Visual spatial reasoning items
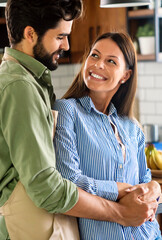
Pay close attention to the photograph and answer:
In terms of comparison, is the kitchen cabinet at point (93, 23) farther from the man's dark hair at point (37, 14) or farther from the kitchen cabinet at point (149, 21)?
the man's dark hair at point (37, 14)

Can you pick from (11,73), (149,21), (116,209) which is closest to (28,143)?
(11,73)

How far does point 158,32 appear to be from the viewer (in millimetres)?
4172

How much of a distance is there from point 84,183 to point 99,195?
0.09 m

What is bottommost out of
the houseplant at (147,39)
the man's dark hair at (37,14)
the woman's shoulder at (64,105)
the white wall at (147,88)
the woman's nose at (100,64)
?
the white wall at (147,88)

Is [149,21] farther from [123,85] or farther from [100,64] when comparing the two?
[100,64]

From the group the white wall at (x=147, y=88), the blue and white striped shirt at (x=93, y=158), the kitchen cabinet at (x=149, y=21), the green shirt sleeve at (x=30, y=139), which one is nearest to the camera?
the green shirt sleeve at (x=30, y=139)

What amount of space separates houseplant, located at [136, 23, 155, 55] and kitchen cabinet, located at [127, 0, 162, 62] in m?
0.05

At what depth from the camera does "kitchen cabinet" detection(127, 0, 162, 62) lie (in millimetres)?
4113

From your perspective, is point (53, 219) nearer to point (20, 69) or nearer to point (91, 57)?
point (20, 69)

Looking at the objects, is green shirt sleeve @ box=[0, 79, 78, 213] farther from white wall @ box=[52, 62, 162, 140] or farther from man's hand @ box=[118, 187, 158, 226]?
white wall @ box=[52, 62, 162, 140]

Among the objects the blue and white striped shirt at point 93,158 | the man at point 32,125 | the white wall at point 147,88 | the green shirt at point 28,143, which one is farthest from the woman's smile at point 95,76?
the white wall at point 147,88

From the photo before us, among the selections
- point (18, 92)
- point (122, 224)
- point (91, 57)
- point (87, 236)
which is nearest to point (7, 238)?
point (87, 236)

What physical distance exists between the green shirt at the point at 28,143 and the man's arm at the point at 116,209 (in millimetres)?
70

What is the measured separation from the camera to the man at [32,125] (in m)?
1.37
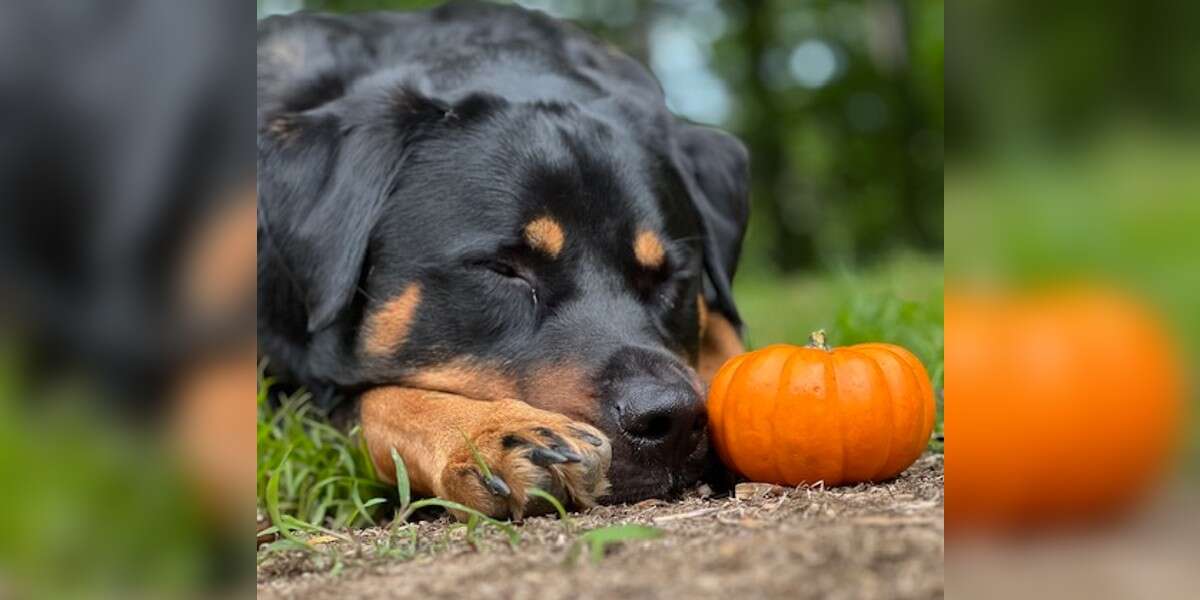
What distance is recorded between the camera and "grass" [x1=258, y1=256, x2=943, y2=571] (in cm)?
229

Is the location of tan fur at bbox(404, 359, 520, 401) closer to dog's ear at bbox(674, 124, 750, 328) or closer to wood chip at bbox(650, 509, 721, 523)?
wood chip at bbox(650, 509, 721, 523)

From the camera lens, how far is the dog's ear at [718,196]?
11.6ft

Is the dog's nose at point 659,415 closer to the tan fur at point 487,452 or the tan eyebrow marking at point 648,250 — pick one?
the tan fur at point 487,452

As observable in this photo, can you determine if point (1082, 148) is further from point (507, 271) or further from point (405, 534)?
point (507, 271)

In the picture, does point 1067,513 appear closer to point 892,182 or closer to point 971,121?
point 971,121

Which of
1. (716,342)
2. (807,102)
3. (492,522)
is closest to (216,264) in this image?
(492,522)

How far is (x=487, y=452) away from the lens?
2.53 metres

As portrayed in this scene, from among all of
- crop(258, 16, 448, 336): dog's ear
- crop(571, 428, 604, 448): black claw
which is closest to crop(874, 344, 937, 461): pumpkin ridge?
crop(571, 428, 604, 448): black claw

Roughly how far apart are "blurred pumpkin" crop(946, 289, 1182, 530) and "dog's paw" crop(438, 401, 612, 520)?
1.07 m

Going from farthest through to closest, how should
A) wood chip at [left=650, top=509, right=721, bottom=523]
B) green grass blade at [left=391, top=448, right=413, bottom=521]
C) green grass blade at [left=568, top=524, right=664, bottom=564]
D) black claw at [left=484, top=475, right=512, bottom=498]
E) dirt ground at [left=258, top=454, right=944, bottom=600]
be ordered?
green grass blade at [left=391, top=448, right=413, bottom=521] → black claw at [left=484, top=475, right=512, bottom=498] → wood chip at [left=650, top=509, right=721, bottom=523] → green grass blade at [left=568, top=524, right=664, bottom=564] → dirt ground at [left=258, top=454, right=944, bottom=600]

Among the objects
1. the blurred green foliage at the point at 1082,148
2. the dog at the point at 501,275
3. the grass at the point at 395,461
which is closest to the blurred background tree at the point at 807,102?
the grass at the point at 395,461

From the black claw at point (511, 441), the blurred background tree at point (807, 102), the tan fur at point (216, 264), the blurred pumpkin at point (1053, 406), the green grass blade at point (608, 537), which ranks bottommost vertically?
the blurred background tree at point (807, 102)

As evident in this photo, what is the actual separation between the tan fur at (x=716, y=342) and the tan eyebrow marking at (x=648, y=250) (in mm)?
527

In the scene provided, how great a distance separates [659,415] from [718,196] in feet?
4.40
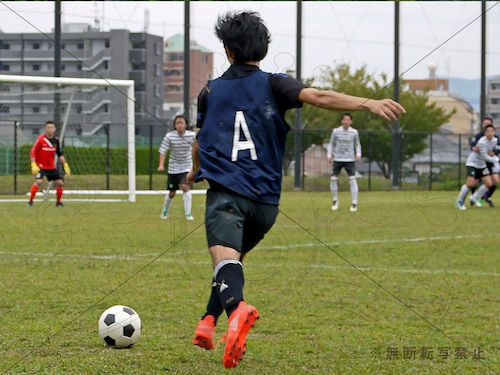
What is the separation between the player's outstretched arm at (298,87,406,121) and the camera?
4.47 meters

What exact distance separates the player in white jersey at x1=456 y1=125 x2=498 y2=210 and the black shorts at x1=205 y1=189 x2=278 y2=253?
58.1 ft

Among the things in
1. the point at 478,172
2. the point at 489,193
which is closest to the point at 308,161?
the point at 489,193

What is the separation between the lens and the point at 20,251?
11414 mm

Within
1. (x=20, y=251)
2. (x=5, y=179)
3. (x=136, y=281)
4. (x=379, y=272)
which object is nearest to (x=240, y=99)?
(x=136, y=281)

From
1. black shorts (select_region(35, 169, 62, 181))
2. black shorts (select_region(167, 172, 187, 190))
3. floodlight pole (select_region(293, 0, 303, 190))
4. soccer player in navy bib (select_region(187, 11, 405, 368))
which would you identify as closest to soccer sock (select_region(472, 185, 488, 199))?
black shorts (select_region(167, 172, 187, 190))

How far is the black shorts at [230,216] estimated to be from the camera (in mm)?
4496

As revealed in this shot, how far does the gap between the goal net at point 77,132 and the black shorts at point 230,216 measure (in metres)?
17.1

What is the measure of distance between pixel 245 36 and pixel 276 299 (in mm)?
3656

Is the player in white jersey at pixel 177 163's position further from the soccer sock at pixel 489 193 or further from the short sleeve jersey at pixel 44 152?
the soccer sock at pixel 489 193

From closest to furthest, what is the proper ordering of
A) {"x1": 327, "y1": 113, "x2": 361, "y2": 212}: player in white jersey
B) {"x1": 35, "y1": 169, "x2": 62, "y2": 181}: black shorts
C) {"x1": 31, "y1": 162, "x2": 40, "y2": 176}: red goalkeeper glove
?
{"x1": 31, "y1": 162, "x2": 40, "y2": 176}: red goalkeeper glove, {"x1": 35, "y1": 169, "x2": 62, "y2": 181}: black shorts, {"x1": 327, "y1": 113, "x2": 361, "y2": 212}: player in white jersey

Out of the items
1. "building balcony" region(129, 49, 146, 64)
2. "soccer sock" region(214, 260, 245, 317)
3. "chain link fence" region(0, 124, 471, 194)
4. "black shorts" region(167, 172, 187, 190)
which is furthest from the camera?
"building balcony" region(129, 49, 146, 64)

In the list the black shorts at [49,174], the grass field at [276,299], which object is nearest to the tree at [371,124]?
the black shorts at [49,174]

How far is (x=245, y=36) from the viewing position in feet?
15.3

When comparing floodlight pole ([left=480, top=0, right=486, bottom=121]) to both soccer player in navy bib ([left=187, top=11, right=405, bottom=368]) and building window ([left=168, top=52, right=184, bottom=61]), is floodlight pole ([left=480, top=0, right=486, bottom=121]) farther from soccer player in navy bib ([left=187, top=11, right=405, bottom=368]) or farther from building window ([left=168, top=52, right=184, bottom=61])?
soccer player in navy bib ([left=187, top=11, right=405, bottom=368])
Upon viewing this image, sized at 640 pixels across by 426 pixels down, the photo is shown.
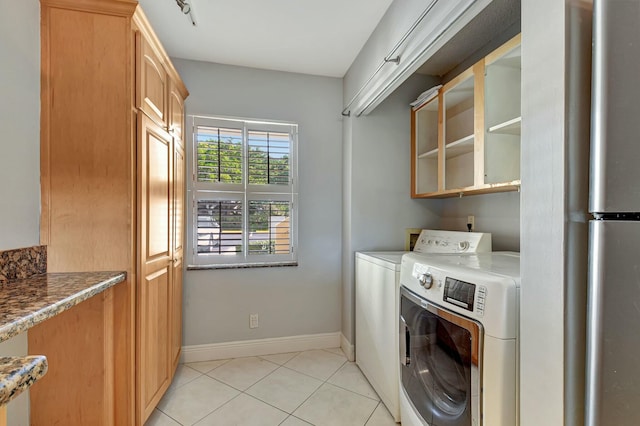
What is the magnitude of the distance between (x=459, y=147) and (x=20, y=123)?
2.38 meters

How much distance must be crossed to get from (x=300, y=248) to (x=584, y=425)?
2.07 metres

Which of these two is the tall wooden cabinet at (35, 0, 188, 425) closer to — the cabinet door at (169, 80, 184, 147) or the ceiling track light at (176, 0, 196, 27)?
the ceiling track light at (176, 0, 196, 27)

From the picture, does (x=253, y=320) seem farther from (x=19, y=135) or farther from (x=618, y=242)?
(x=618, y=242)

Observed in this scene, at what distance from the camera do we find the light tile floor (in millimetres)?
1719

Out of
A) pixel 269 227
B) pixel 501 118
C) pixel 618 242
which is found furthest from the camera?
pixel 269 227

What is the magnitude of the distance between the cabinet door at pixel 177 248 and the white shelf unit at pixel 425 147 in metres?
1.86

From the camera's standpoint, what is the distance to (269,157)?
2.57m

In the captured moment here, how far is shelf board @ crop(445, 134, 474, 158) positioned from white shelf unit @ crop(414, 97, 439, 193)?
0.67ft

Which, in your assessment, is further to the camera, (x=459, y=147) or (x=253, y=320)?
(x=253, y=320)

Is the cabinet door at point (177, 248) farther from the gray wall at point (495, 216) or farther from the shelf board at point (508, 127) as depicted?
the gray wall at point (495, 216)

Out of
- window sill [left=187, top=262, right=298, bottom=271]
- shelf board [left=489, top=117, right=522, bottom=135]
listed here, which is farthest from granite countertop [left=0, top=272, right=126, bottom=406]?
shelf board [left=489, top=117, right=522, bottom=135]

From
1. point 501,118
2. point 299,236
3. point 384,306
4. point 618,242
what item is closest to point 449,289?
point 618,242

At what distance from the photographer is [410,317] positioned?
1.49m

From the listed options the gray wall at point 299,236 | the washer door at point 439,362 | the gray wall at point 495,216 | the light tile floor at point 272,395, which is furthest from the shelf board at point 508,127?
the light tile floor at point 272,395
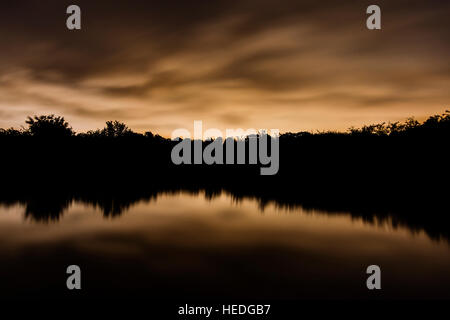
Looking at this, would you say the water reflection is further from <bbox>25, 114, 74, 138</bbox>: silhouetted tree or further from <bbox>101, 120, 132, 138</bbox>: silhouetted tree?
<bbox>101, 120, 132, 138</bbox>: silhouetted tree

Given problem: The lines to be quoted run from the line containing "How much distance" through the end of the entries above, both included; quote them exactly and leave out any pictures.

Reply:
How much distance must be crossed to get from (x=300, y=248) to (x=584, y=425)?
2.07 metres

Which of these two is the tall wooden cabinet at (35, 0, 188, 425) closer to — the cabinet door at (169, 80, 184, 147) or the ceiling track light at (176, 0, 196, 27)?
the ceiling track light at (176, 0, 196, 27)

From the picture, does (x=253, y=320) seem farther from (x=19, y=135) or farther from (x=618, y=242)?
(x=618, y=242)

Observed in this scene, at what distance from the camera do we find the light tile floor (in millimetres)?
1719

Out of
A) pixel 269 227
B) pixel 501 118
C) pixel 618 242
which is found furthest from the camera?
pixel 269 227

What is the magnitude of the distance between the cabinet door at pixel 177 248 and the white shelf unit at pixel 425 147 in metres?
1.86

From the camera's standpoint, what is the distance to (269,157)?
2.57m

In the captured moment here, how far is shelf board @ crop(445, 134, 474, 158) positioned from white shelf unit @ crop(414, 97, 439, 193)?
0.67ft

Which, in your assessment, is further to the camera, (x=459, y=147) or (x=253, y=320)?
(x=253, y=320)

Is the cabinet door at point (177, 248) farther from the gray wall at point (495, 216) or farther from the shelf board at point (508, 127) as depicted?
the gray wall at point (495, 216)

Out of
- window sill [left=187, top=262, right=298, bottom=271]
- shelf board [left=489, top=117, right=522, bottom=135]
listed here, which is farthest from granite countertop [left=0, top=272, right=126, bottom=406]?
shelf board [left=489, top=117, right=522, bottom=135]

From
1. point 501,118
2. point 299,236
3. point 384,306
4. point 618,242
what item is closest to point 449,289?
point 618,242

At what distance from the photographer is [410,317] positioned?
1.49m

From the listed options the gray wall at point 299,236 | the washer door at point 439,362 | the gray wall at point 495,216 | the light tile floor at point 272,395, which is furthest from the shelf board at point 508,127?
the light tile floor at point 272,395
Looking at this, would you say the water reflection is further from <bbox>25, 114, 74, 138</bbox>: silhouetted tree or further from <bbox>101, 120, 132, 138</bbox>: silhouetted tree?
<bbox>101, 120, 132, 138</bbox>: silhouetted tree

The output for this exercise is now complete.